Il faut le noter, la reconnaissance de l’islam dans l’usine a précédé sa reconnaissance et intronisation au niveau de l’ensemble de la société. Répétons-le, pas par souci de tolérance ni de respect des religions quelles qu’elles soient, mais pour « fixer » dans le bagne usiniste les prolétaires migrants. Jusqu’à présent pourtant, bien que facteur de division parmi les ouvriers des usines classiques, l’islam reste une religion conçue différemment selon les uns et les autres. Majoritairement l’intégrisme dur n’est pas plus accepté que la politique en général. L’intégrisme radical (de type fasciste) est perçu comme totalitaire ou extrémiste par la plupart des ouvriers. Contrairement à la réputation qu’on lui fait d’être grégaire, l’islam reste affaire de l’individu face à soi-même : « On ne peut pas forcer un gars à faire le ramadan ou la prière » (tunisien, 51 ans, 21 ans d’ancienneté, non-syndiqué, imam du département 49 ; cf. Revue européenne de Migrations internationales n°3, 1991 : « Les travailleurs musulmans à Boulogne-Billancourt, Le repli » par Xavier Bougard et Philippe Dialo).
Un constat pour clore aujourd’hui ce message-blog : La société capitaliste décadente ne peut plus réaliser l’intégration « sédentaire », c’est sa crise systémique inexorable qui freine puis empêche toute intégration, même la nôtre à nous pauvres autochtones frappés autant par le chômage, la peur du lendemain, la maladie et la vieillesse que nos frères de classe immigrés. Ni Sarkozy ni le Coran ne représentent notre avenir.

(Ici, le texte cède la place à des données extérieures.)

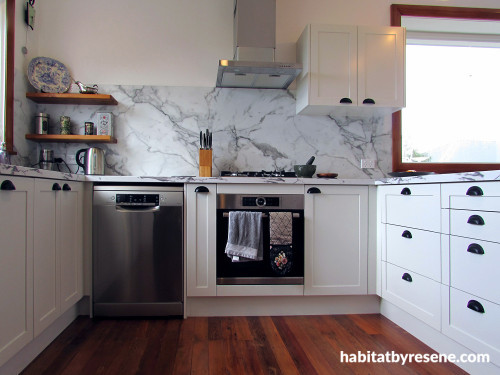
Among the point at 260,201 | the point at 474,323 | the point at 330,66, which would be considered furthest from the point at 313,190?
the point at 474,323

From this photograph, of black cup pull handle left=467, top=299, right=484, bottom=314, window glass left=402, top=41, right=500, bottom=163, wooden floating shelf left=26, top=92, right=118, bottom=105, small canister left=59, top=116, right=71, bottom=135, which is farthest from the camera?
window glass left=402, top=41, right=500, bottom=163

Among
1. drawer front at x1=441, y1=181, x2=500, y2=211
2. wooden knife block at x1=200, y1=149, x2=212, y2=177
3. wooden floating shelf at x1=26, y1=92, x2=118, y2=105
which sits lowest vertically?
drawer front at x1=441, y1=181, x2=500, y2=211

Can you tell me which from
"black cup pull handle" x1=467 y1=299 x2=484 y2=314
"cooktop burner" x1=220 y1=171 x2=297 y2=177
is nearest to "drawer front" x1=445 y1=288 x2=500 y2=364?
"black cup pull handle" x1=467 y1=299 x2=484 y2=314

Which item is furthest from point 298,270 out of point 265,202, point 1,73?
point 1,73

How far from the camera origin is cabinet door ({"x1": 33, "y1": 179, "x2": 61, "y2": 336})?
5.31 feet

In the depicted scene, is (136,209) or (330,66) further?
(330,66)

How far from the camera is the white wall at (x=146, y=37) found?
2.69 metres

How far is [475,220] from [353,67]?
1475mm

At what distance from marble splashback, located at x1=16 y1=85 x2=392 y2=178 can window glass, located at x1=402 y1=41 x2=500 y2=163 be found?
14.4 inches

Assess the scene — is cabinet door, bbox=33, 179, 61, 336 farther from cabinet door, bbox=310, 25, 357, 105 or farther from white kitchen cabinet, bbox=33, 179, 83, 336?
cabinet door, bbox=310, 25, 357, 105

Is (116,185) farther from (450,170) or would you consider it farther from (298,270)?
(450,170)

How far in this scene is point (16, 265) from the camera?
1444 mm

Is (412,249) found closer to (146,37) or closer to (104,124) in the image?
(104,124)

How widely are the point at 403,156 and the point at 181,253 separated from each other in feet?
6.71
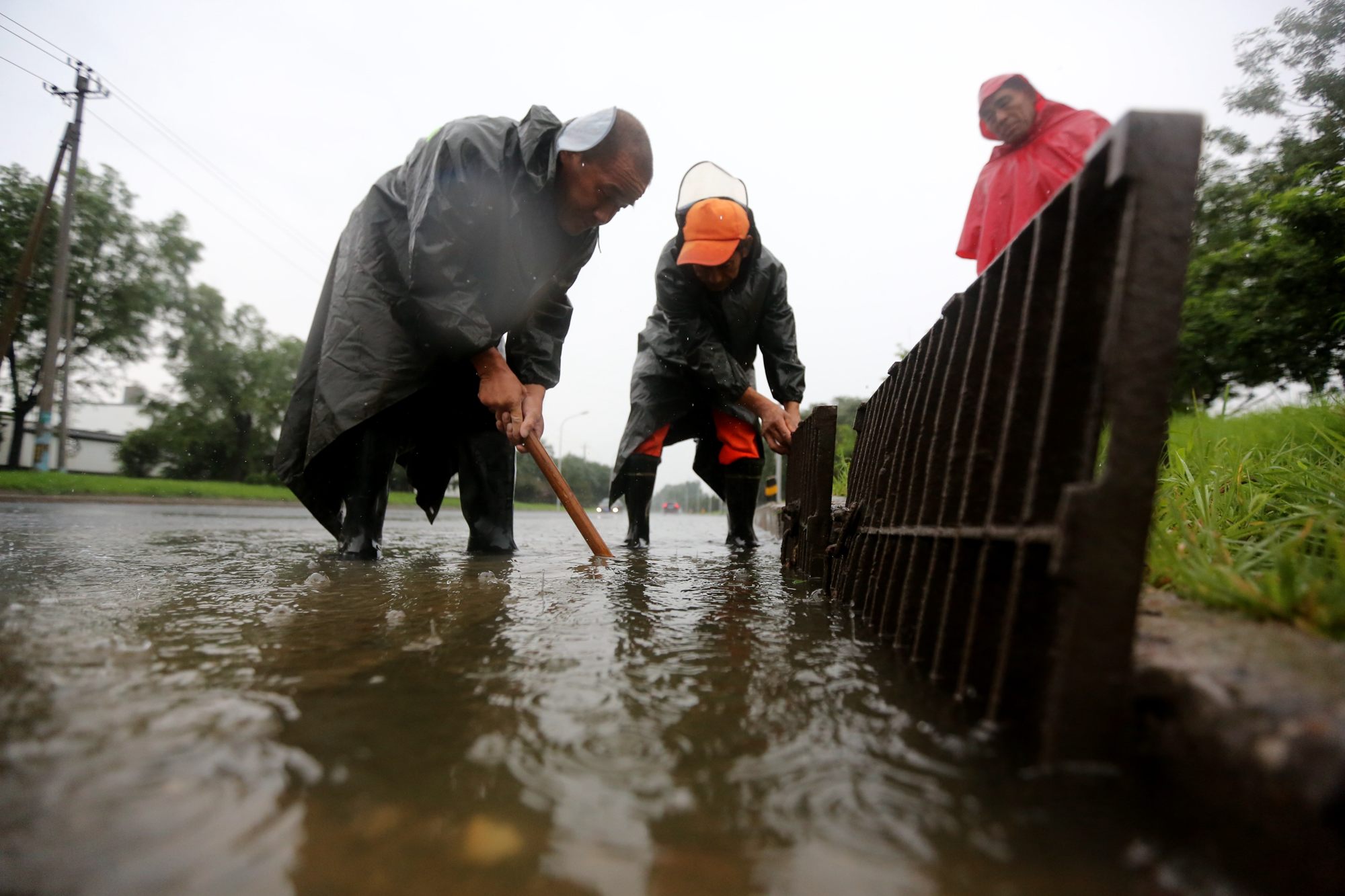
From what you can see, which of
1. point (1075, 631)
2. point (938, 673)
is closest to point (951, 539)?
point (938, 673)

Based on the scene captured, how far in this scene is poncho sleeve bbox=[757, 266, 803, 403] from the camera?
4.27 m

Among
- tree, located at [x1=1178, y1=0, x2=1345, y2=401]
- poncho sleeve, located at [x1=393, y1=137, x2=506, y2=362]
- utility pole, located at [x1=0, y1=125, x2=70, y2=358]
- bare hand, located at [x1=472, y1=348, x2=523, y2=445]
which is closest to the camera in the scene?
poncho sleeve, located at [x1=393, y1=137, x2=506, y2=362]

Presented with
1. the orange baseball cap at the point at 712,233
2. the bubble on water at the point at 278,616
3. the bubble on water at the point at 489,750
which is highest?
the orange baseball cap at the point at 712,233

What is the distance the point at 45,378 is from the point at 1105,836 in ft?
67.6

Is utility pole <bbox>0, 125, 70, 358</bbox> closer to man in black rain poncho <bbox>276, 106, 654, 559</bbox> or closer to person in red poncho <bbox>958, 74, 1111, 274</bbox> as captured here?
man in black rain poncho <bbox>276, 106, 654, 559</bbox>

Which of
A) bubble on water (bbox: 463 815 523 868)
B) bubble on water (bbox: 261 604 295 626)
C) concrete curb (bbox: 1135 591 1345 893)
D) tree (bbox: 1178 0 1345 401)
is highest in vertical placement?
tree (bbox: 1178 0 1345 401)

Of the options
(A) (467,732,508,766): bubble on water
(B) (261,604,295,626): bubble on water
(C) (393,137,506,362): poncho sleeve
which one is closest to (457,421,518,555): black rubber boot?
(C) (393,137,506,362): poncho sleeve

(*) En 2009, on trouve cet article dans Les Echos : « C'est l'une des questions les plus sensibles dont ont à connaître certaines entreprises : la prière, souvent perçue par les autres collaborateurs comme un signe de radicalité. Les pratiques se font discrètes, excepté chez les constructeurs automobiles, sans doute parce que le secteur fut l'un des premiers à faire appel à une population immigrée. Ainsi, une salle de prière existe à l'intérieur même de l'usine de Flins. « Elle est souvent utilisée le vendredi par les équipes du matin. Cela leur évite de se rendre à la mosquée, observe-t-on chez Renault. A un moment, il y avait même un imam salarié de l'usine ! » Certes, les entreprises ne sont nullement tenues de fournir ces espaces de recueillement. Mais « on autorise bien les fumeurs à s'absenter quelques minutes, alors pourquoi ne pas laisser quelques instants à ceux qui veulent s'isoler pour prier, si cela ne gêne pas le service », observe Philippe Hagmann, responsable de la vie au travail et de la diversité chez EDF.